Concrètement, la volonté du CESE est de transformer en profondeur l’ONSSA en le dotant des compétences et du positionnement requis. Parce que jusque-là, l’ONSSA souffre d’une inadéquation entre les moyens humains qui lui sont alloués et les missions confiées. « La Cour a pu constater que les besoins de l’ONSSA en personnel, toutes catégories confondues, sont importants, d’autant plus qu’un nombre considérable de départs à la retraite a eu lieu ces dernières années (562 départs depuis 2013) et avec un rythme de plus en plus soutenu », confirme le CESE. Du coup, avec un taux d’encadrement vétérinaire estimé à 0,1/10.000 habitants contre 0,33/10.000 habitants en France et 3,38/10.000 habitants en Belgique, mais encore un taux d’encadrement pour les contrôles des produits végétaux d’un inspecteur pour 500.000 habitants contre un inspecteur pour 5.000 habitants au Canada et un inspecteur pour 17.000 habitants en France, il n’est pas étonnant que le CESE déplore que l’utilisation des intrants et pesticides dans l’agriculture ne soit pas suffisamment « maîtrisée au regard des normes en vigueur. Ils présentent ainsi un risque avéré sur la santé et l’environnement et contribuent à la dégradation des ressources en eau et des écosystèmes naturels ».

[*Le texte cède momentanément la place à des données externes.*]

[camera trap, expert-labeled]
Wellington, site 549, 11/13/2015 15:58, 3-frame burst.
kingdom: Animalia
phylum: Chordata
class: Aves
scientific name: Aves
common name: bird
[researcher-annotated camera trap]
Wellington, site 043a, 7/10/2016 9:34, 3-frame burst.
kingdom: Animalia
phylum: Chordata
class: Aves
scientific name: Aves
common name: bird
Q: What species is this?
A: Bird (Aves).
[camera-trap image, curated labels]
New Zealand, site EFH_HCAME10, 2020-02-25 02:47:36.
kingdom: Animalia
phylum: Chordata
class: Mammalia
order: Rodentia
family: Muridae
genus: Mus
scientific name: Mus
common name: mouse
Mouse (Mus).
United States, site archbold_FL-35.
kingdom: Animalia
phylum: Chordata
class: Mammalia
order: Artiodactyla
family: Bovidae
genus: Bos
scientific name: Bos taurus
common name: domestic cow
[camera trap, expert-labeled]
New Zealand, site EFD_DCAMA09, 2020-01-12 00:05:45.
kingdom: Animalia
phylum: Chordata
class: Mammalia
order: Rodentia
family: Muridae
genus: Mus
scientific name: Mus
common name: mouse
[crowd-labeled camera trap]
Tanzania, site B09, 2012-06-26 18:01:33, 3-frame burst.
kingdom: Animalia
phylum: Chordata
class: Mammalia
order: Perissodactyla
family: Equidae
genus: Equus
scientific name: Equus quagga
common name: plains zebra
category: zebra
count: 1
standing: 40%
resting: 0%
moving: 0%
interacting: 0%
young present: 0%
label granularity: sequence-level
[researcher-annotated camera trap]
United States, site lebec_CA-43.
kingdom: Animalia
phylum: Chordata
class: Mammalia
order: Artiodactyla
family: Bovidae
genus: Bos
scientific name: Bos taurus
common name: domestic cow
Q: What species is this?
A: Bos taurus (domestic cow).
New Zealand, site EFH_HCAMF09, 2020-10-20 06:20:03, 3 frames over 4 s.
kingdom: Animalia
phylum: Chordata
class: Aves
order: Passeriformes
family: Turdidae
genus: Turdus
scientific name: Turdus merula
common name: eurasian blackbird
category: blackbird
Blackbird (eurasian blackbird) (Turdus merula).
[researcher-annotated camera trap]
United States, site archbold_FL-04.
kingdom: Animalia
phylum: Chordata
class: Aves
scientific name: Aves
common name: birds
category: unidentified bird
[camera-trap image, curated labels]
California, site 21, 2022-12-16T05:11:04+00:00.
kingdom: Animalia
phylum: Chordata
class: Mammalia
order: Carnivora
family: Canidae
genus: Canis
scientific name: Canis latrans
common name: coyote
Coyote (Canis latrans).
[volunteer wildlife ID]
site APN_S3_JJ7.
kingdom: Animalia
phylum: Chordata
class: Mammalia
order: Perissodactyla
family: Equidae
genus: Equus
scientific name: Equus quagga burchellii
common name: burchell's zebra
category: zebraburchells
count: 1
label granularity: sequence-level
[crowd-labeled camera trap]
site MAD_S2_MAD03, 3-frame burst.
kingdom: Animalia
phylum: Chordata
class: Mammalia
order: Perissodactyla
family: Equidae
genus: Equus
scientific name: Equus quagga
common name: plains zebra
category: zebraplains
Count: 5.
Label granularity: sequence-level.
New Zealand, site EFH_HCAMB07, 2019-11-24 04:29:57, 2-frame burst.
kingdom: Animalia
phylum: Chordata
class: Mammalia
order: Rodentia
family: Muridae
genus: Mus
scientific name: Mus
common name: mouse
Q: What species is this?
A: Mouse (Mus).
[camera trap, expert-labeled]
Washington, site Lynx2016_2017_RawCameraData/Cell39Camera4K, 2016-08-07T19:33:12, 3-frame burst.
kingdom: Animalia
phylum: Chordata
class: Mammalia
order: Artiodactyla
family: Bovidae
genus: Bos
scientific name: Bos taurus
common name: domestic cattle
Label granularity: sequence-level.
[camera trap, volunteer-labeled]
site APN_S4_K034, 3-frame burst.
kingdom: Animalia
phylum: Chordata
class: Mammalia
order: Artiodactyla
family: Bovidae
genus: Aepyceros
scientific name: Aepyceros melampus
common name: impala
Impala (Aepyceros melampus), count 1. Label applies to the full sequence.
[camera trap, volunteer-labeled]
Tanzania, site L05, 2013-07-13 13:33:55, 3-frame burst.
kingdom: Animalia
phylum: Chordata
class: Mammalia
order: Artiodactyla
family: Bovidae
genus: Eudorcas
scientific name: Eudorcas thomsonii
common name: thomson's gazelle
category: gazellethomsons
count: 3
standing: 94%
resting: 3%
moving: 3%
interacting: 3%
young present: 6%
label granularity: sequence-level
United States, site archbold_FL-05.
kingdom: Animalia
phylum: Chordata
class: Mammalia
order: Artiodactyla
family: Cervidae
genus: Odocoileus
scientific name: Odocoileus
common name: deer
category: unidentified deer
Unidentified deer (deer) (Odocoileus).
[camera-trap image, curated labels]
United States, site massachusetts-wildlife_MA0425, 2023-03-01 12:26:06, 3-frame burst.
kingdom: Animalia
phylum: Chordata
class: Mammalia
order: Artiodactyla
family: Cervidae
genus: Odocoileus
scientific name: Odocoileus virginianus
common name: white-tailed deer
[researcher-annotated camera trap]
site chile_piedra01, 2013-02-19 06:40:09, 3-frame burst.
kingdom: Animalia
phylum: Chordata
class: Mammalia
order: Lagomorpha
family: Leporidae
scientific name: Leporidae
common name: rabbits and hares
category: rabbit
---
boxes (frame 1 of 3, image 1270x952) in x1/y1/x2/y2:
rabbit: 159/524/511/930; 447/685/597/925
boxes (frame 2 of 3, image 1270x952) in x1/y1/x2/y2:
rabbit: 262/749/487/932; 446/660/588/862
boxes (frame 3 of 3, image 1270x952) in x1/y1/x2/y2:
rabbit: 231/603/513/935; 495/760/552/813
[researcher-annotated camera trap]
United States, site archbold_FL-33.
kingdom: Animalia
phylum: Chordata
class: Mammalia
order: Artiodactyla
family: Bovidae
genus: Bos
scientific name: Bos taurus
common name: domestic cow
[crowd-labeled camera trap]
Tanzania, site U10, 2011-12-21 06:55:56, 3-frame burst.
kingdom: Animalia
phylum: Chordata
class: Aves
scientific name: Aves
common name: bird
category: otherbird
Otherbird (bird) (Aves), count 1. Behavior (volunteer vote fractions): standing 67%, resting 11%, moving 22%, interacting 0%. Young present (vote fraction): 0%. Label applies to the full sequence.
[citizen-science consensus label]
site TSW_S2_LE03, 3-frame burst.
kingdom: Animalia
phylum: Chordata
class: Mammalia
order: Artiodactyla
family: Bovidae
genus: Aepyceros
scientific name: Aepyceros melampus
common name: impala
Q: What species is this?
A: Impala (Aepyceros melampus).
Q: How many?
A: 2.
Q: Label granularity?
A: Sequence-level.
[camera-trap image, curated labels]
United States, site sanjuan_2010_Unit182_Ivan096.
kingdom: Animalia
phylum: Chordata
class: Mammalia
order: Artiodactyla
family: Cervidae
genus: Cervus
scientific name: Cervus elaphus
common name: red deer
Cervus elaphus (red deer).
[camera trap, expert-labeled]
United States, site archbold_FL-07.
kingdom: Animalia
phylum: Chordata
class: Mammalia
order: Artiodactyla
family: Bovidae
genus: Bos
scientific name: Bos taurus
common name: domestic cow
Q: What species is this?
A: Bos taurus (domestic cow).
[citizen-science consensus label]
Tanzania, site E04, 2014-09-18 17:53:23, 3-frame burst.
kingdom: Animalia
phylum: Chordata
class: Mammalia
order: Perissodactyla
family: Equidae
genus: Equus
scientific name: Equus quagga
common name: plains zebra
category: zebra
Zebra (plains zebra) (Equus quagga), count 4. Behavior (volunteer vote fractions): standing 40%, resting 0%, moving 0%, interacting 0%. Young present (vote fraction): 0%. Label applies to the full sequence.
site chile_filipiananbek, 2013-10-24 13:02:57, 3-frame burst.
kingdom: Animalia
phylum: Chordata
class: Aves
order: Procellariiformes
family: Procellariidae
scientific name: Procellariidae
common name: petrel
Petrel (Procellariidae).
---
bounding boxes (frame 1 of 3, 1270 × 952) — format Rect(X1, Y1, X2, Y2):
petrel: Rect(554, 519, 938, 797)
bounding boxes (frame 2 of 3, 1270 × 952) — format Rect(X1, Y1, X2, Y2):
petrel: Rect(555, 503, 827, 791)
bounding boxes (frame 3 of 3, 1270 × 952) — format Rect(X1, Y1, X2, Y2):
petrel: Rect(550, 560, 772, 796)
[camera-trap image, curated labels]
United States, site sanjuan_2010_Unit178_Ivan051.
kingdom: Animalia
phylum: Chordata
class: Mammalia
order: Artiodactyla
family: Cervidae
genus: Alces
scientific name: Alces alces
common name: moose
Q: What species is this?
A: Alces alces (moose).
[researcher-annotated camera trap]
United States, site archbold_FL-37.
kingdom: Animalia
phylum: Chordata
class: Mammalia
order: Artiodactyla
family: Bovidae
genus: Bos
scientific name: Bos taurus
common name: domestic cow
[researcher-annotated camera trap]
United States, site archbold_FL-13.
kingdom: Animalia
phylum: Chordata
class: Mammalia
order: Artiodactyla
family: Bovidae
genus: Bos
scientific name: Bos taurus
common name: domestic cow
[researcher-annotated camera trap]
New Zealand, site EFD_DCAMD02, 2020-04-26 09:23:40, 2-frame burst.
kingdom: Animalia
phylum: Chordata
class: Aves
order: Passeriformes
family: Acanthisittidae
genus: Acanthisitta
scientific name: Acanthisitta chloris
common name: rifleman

Après les griefs, vient le temps des recommandations. Et elles sont légion. Pour le CESE, il faudrait d’abord commencer par séparer l’évaluation des risques de la gestion des risques. Un idéal atteignable via la création d’un comité scientifique indépendant d’évaluation des risques. Sa principale mission consistera à fournir un avis scientifique à même d’assurer l’indépendance, l’impartialité et l’intégrité de l’information relative à la sécurité sanitaire des aliments. Ensuite, le conseil propose  « la mise en place des mesures de communication destinées à informer les consommateurs et les acteurs de la chaîne alimentaire, ainsi que l'amélioration et la généralisation des mécanismes de mise à niveau des filières alimentaires». L’amélioration des conditions d’hygiène du secteur alimentaire informel, dans la perspective de l’intégrer à terme dans le secteur formel et de transformer le consommateur en un conso-acteur est également espérée par le CESE. Enfin, l’institution indépendante avance l’idée d’accorder plus de poids aux fédérations et associations de protection des droits des consommateurs. Maintenant que les problématiques ont été identifiées coup sur coup - et à intervalles rapprochés à l'aune du temps politique -, par deux institutions constitutionnelles ( le CESE et la Cour des comptes), et que les recommandations pour y remédier ont été avancées,la balle est clairement dans le camp des pouvoirs publics.